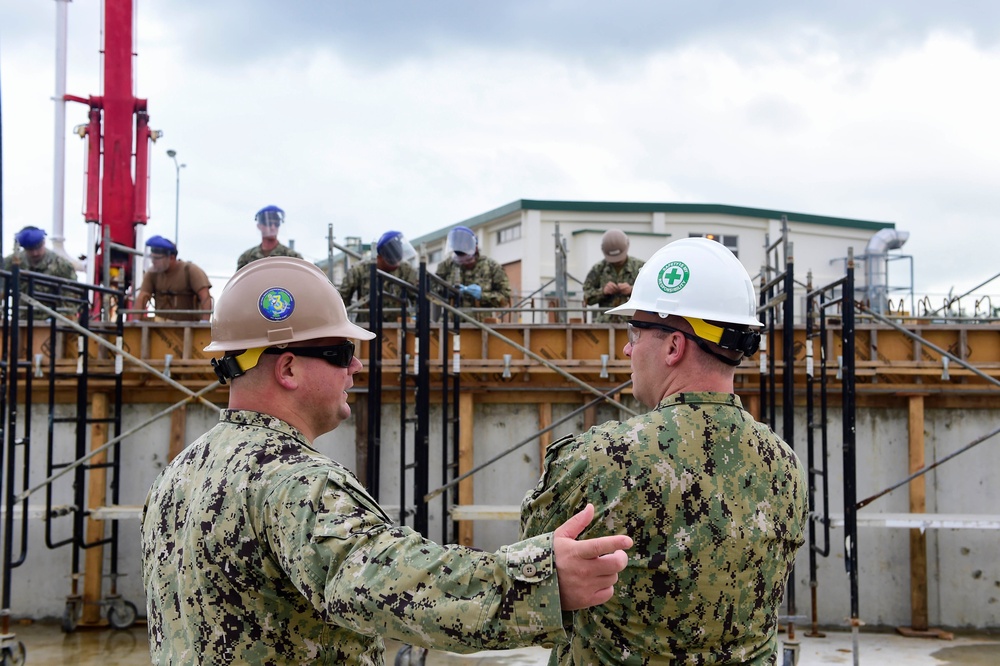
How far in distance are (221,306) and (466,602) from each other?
3.69ft

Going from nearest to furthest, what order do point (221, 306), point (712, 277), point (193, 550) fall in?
point (193, 550), point (221, 306), point (712, 277)

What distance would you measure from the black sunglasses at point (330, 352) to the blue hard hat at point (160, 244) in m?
9.29

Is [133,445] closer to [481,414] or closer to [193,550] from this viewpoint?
[481,414]

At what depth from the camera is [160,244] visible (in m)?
10.7

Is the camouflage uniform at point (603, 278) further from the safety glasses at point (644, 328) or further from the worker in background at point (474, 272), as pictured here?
the safety glasses at point (644, 328)

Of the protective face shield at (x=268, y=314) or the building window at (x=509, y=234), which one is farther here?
the building window at (x=509, y=234)

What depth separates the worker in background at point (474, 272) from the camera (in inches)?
414

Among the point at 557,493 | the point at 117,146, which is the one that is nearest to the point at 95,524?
the point at 117,146

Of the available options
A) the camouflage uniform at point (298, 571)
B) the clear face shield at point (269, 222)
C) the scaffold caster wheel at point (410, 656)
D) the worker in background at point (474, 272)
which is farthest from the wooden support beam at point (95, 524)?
the camouflage uniform at point (298, 571)

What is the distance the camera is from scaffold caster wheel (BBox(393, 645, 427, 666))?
6.76m

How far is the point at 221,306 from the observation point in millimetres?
2209

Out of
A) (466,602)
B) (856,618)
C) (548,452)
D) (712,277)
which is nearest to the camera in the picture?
(466,602)

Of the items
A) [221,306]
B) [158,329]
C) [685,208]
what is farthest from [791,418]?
[685,208]

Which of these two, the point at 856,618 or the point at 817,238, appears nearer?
the point at 856,618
# # # #
DESCRIPTION OF THE TASK
Copy the material above line for line and word for word, leaving out the pictures.

RESULT FOR THIS TASK
How far in distance are (221,306) and (466,602) from each other?
3.69ft

Going from nearest to furthest, what order do point (221, 306), point (712, 277), point (193, 550) fall in?
point (193, 550), point (221, 306), point (712, 277)

What distance would you measure from the black sunglasses at point (330, 352) to the blue hard hat at point (160, 244) in m?
9.29

Is [133,445] closer to [481,414] or closer to [193,550] from this viewpoint?
[481,414]

At what depth from the camera is [160,244] visible (in m)?
10.7

Is the camouflage uniform at point (603, 278) further from the safety glasses at point (644, 328) or further from the worker in background at point (474, 272), as pictured here?
the safety glasses at point (644, 328)

Of the protective face shield at (x=268, y=314) or the building window at (x=509, y=234), which one is farther here?
the building window at (x=509, y=234)

What depth separates the worker in background at point (474, 272) from the camera (in inches)?
414

Among the point at 557,493 | the point at 117,146, which is the one that is nearest to the point at 95,524?
the point at 117,146

Of the available options
A) the camouflage uniform at point (298, 571)
B) the clear face shield at point (269, 222)
C) the scaffold caster wheel at point (410, 656)
D) the worker in background at point (474, 272)
which is farthest from the wooden support beam at point (95, 524)?
the camouflage uniform at point (298, 571)

What is the distance the camera is from scaffold caster wheel (BBox(393, 645, 427, 666))?
6.76m

How far is the point at 221,306 from the observation point in millimetres?
2209

Out of
A) (466,602)
B) (856,618)
C) (548,452)
D) (712,277)
which is nearest to the camera in the picture?
(466,602)

Of the items
A) [221,306]
B) [158,329]
C) [685,208]
what is farthest from [791,418]?
[685,208]

Which of these two, the point at 856,618 or the point at 817,238, appears nearer?
the point at 856,618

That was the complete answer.